§ **正文部分**
语音预处理（相同话语不同人的对比）

显示同一段语音，不同说话人对比下效果
波形图

import wave
import matplotlib.pyplot as plt
import numpy as np
from scipy.io import wavfile
"""读取双通道波形并绘制波形图"""
f = wavfile.read("./test1.wav")
nframes = len(f[1])  #获取采样点数
nchannels = 1  #  通道数=1
framerate = f[0] #  获取采样频率
wave_data = f[1]  #  获取音频数据
wave_data = np.reshape(wave_data, [nframes, nchannels])
# 最后通过采样点数和取样频率计算出每个取样的时间
time = np.arange(0, nframes) * (1.0 / framerate)

plt.figure()
plt.subplot(3, 1, 1)
plt.plot(time, wave_data[:, 0])
plt.xlabel("time (seconds)")
plt.ylabel("Amplitude")
plt.title("people_one")
plt.grid()  # 标尺

plt.subplot(3, 1, 3)
f = wavfile.read("./test2.wav")
nframes = len(f[1])  #获取采样点数
nchannels = 1  #  通道数=1
framerate = f[0] #  获取采样频率
wave_data = f[1]  #  获取音频数据
wave_data = np.reshape(wave_data, [nframes, nchannels])
time = np.arange(0, nframes) * (1.0 / framerate)

§ **所设问题 1**
正文代码中第一个子图的标题设为什么？
§ **所设问题 2**
请一字不改地返回正文中以“# 最后通过采样点数和取样频率计算出每个取样的时间”开头、一直延续至“plt.subplot(3, 1, 3)”的那一段。

§ **所供材料**
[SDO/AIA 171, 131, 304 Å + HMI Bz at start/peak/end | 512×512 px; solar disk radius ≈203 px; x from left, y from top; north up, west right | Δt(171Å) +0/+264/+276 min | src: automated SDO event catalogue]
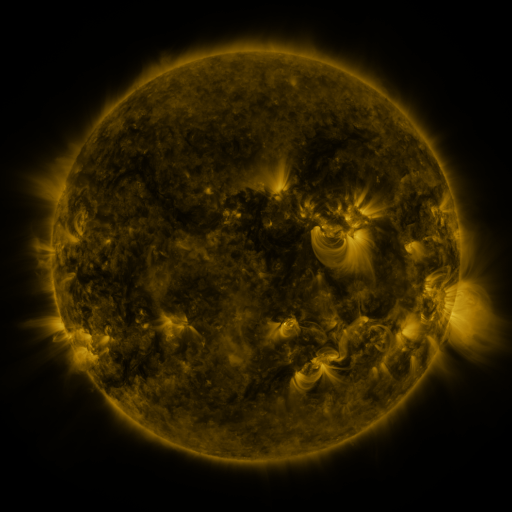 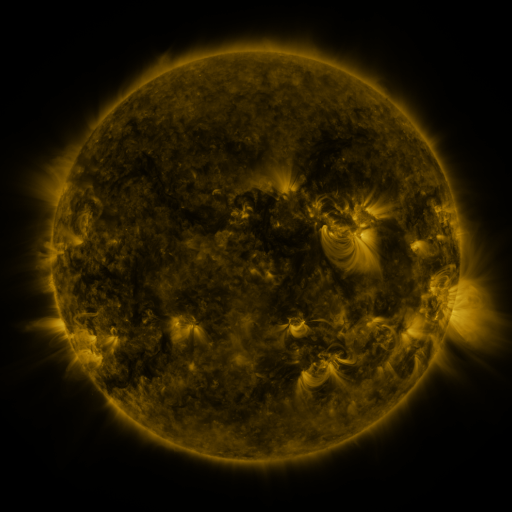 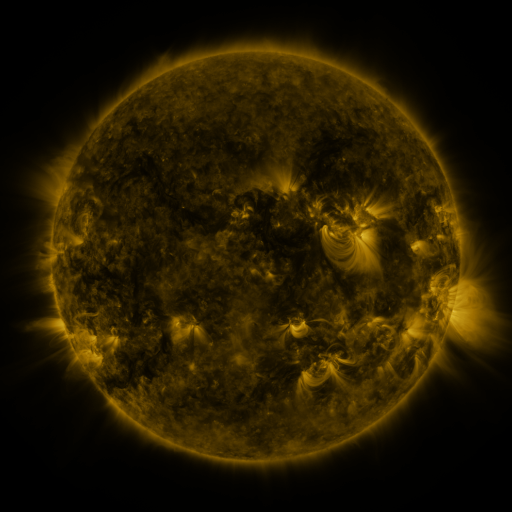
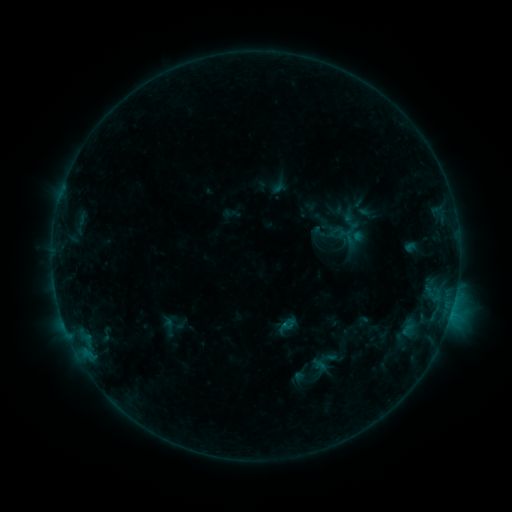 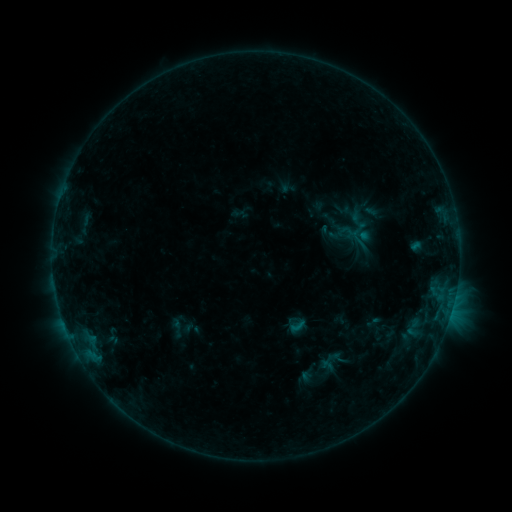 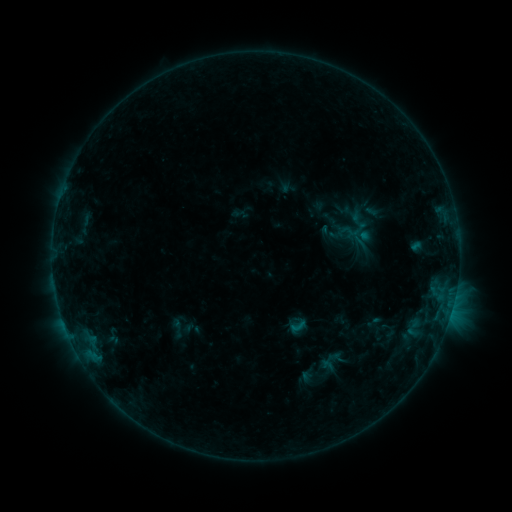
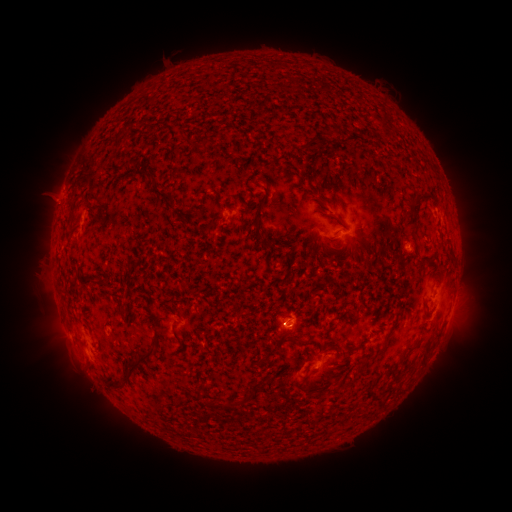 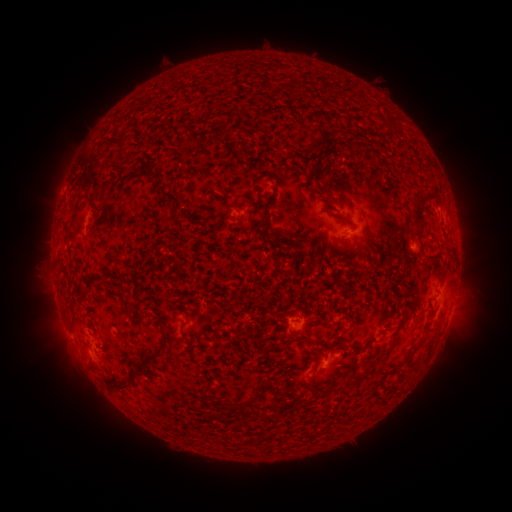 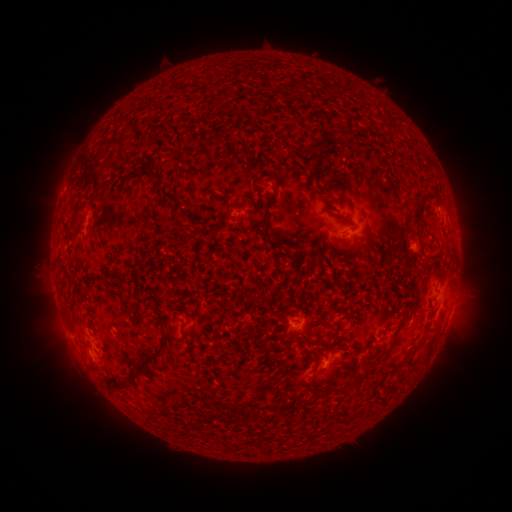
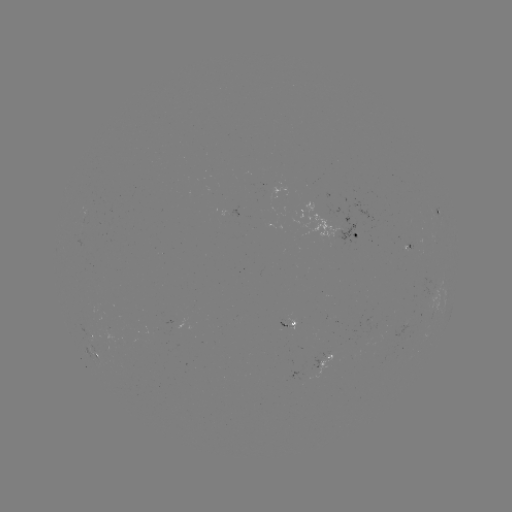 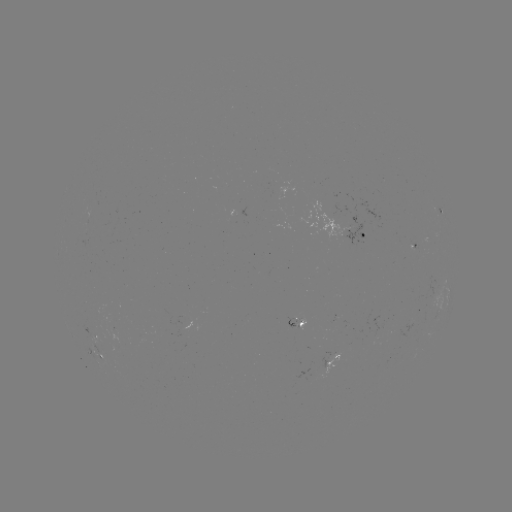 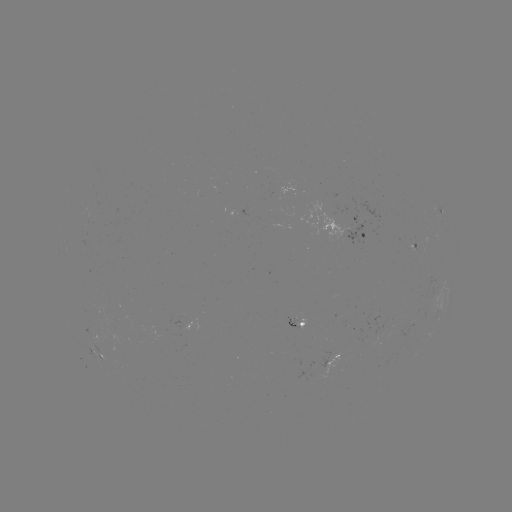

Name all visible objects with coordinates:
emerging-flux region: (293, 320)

§ **书面作答 1**
people_one

§ **书面作答 2**
# 最后通过采样点数和取样频率计算出每个取样的时间
time = np.arange(0, nframes) * (1.0 / framerate)

plt.figure()
plt.subplot(3, 1, 1)
plt.plot(time, wave_data[:, 0])
plt.xlabel("time (seconds)")
plt.ylabel("Amplitude")
plt.title("people_one")
plt.grid()  # 标尺

plt.subplot(3, 1, 3)